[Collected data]
##############################

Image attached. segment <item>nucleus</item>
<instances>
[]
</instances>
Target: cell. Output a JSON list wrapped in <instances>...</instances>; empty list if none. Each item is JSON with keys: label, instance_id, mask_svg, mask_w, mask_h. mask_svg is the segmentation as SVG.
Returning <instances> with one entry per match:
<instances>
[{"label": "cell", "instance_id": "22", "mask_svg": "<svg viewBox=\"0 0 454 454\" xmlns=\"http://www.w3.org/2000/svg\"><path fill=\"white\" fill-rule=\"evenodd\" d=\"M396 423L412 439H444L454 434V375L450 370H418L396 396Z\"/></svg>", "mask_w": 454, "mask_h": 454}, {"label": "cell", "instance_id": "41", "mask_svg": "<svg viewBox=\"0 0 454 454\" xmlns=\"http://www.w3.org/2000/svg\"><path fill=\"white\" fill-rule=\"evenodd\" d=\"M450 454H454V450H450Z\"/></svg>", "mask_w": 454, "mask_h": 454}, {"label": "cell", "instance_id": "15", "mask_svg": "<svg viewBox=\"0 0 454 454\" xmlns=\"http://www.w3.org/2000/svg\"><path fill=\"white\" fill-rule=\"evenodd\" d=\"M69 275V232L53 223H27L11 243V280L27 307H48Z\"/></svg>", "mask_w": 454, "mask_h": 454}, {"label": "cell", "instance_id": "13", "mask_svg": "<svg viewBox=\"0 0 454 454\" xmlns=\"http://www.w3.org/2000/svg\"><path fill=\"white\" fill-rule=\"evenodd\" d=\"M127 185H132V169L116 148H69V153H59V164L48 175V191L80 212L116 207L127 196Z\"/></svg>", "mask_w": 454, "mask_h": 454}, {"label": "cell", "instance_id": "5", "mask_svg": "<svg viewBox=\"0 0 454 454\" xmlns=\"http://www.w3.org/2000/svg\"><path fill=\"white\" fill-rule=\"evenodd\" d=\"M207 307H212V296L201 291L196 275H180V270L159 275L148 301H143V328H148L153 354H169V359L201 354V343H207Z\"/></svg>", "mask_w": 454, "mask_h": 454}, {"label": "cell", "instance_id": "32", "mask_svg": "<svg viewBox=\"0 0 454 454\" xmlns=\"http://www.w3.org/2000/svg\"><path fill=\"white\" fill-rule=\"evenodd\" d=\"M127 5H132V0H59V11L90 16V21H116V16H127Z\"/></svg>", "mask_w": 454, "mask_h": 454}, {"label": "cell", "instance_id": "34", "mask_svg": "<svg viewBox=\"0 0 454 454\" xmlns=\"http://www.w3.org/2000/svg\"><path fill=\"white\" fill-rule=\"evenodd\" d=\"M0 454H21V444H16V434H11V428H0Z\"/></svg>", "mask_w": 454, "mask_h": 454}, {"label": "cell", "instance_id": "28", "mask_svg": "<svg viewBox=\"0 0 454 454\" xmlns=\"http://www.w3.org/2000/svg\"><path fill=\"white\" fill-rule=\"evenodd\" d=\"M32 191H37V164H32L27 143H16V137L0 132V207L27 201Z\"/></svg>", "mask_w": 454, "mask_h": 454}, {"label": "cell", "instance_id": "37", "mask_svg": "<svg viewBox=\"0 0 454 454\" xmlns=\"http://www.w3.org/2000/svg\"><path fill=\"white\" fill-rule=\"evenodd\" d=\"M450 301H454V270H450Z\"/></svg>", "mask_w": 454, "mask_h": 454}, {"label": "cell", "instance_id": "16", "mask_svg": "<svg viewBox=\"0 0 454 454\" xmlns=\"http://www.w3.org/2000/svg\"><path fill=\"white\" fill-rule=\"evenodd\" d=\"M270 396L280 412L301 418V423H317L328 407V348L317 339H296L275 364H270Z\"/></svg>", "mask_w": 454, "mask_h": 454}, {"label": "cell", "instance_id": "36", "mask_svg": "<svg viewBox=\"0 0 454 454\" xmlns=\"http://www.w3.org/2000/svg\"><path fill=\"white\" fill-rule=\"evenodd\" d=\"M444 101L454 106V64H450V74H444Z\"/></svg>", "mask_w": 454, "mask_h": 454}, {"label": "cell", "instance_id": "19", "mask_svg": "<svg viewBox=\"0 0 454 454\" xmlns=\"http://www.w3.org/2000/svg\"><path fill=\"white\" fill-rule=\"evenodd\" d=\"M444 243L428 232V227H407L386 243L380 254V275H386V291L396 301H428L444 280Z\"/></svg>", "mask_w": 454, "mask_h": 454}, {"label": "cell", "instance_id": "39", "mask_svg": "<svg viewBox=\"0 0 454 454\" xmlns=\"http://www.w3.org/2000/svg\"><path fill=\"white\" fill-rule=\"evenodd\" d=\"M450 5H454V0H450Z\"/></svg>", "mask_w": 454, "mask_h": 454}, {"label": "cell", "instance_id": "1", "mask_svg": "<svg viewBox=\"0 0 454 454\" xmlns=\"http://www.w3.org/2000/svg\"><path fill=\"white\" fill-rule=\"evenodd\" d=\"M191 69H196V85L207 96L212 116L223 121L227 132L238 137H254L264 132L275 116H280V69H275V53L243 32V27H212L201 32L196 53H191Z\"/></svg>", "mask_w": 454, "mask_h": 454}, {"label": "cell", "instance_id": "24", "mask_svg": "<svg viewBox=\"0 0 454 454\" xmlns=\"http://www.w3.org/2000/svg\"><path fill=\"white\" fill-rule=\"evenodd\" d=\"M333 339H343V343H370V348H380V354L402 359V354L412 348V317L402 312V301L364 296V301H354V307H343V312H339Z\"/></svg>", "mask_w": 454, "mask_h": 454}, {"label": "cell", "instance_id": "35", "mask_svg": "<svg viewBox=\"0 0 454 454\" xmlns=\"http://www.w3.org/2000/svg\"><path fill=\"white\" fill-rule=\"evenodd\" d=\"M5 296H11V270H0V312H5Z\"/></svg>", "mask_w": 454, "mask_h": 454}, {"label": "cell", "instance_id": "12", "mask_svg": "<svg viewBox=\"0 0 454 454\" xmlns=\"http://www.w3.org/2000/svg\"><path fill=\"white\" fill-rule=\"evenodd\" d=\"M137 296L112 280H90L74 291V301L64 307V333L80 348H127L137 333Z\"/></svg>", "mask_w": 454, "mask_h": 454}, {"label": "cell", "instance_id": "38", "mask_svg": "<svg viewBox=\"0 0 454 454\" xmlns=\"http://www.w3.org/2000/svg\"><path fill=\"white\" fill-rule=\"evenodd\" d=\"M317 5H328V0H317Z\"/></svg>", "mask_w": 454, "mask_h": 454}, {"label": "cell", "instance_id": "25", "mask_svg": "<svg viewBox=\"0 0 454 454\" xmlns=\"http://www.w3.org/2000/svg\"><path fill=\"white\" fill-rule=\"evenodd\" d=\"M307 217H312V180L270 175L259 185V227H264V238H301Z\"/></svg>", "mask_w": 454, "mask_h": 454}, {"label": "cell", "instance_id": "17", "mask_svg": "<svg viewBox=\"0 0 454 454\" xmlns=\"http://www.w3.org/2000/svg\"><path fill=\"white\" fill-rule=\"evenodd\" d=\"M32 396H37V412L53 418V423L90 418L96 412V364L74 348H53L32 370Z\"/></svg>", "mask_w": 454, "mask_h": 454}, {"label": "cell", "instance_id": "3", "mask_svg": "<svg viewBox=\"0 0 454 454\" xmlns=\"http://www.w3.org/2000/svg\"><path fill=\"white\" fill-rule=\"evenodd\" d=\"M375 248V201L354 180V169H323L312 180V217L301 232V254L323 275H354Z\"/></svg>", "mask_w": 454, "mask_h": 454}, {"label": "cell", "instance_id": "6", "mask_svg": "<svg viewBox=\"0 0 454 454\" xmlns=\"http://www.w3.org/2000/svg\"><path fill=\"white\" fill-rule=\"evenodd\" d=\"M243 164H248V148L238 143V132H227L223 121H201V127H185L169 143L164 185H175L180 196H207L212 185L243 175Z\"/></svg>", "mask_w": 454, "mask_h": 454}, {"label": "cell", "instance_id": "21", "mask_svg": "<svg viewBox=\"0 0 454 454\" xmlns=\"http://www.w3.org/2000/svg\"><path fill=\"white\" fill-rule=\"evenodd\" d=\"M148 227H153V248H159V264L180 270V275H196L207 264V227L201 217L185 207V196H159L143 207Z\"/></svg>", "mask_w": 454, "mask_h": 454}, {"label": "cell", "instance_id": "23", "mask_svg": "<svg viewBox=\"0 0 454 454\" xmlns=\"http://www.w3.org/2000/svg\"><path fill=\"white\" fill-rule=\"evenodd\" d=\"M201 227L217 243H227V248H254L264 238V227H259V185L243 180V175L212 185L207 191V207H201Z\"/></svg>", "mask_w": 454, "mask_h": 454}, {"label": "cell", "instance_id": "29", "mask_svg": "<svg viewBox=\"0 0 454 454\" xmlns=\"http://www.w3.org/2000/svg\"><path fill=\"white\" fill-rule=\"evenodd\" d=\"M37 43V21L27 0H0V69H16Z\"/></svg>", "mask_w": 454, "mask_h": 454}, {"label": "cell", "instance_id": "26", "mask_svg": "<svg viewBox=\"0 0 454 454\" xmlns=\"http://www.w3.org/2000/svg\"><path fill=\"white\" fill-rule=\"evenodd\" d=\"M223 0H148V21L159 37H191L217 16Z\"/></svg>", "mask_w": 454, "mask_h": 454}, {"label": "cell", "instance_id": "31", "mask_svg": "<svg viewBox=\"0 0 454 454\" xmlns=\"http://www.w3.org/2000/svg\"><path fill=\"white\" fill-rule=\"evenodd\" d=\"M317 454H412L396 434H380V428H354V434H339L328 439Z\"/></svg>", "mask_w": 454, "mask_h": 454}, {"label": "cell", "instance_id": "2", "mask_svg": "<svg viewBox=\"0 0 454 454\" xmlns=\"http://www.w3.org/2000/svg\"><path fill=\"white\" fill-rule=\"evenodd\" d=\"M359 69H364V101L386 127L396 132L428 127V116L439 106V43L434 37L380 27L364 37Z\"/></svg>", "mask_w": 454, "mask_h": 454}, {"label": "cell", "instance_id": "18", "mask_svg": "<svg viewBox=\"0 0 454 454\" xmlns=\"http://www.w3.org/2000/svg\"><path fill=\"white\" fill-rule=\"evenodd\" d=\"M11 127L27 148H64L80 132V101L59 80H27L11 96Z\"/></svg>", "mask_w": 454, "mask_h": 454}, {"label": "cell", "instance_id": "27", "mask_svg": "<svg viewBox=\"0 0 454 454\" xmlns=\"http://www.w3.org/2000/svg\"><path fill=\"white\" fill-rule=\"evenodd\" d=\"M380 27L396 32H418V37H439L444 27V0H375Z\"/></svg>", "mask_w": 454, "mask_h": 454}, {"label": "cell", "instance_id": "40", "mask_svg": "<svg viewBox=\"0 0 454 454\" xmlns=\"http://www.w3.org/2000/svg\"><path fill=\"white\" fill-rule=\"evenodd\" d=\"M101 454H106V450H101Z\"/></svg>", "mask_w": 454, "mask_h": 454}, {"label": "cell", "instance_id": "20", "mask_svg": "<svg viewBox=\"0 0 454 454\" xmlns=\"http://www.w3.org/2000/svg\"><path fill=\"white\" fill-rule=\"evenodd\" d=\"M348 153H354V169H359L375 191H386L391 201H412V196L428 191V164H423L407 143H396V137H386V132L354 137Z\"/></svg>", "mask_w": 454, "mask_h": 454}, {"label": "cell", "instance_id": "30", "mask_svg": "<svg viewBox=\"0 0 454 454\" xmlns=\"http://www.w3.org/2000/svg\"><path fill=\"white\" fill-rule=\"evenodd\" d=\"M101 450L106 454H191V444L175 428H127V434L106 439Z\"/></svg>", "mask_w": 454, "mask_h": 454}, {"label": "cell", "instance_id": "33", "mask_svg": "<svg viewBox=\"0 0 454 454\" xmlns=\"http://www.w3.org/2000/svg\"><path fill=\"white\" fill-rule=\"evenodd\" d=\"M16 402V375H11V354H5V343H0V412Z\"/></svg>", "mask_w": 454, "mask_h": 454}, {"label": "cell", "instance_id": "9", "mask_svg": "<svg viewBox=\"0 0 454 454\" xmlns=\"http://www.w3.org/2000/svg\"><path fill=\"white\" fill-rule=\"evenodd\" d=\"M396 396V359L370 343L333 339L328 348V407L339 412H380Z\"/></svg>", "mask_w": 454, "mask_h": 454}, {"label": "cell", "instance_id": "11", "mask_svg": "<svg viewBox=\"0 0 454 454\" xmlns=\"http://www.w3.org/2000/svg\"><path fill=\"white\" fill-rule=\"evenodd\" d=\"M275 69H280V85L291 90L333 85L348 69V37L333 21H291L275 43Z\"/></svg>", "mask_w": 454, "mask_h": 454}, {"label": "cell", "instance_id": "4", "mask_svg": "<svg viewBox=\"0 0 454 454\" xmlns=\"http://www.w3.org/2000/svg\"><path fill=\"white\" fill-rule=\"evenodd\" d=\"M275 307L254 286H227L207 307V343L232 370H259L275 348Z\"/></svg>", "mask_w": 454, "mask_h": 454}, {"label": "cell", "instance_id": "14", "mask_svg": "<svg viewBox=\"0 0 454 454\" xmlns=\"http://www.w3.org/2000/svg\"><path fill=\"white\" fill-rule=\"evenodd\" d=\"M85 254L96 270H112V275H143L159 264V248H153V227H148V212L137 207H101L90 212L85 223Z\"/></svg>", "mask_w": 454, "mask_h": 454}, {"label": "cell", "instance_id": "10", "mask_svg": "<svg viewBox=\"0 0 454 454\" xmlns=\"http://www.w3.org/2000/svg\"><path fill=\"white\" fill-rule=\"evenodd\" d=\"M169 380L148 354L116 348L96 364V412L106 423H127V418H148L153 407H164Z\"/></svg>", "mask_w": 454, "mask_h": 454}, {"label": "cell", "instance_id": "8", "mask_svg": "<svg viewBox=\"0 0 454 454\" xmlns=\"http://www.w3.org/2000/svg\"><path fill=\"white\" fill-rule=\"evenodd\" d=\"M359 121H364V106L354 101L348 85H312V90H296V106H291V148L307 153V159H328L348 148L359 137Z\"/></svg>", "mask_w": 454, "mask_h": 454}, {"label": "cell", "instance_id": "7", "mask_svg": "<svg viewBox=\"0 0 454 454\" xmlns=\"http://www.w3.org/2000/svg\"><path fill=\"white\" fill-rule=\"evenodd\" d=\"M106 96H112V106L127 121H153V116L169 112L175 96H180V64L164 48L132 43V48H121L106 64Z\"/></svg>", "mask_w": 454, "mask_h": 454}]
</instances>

##############################

:: Stated exercise ::
Copy out word for word the lines of the data from the first line up to and including the line that contains "Target: cell. Output".

:: Solution ::
Image attached. segment <item>nucleus</item>
<instances>
[]
</instances>
Target: cell. Output a JSON list wrapped in <instances>...</instances>; empty list if none. Each item is JSON with keys: label, instance_id, mask_svg, mask_w, mask_h. mask_svg is the segmentation as SVG.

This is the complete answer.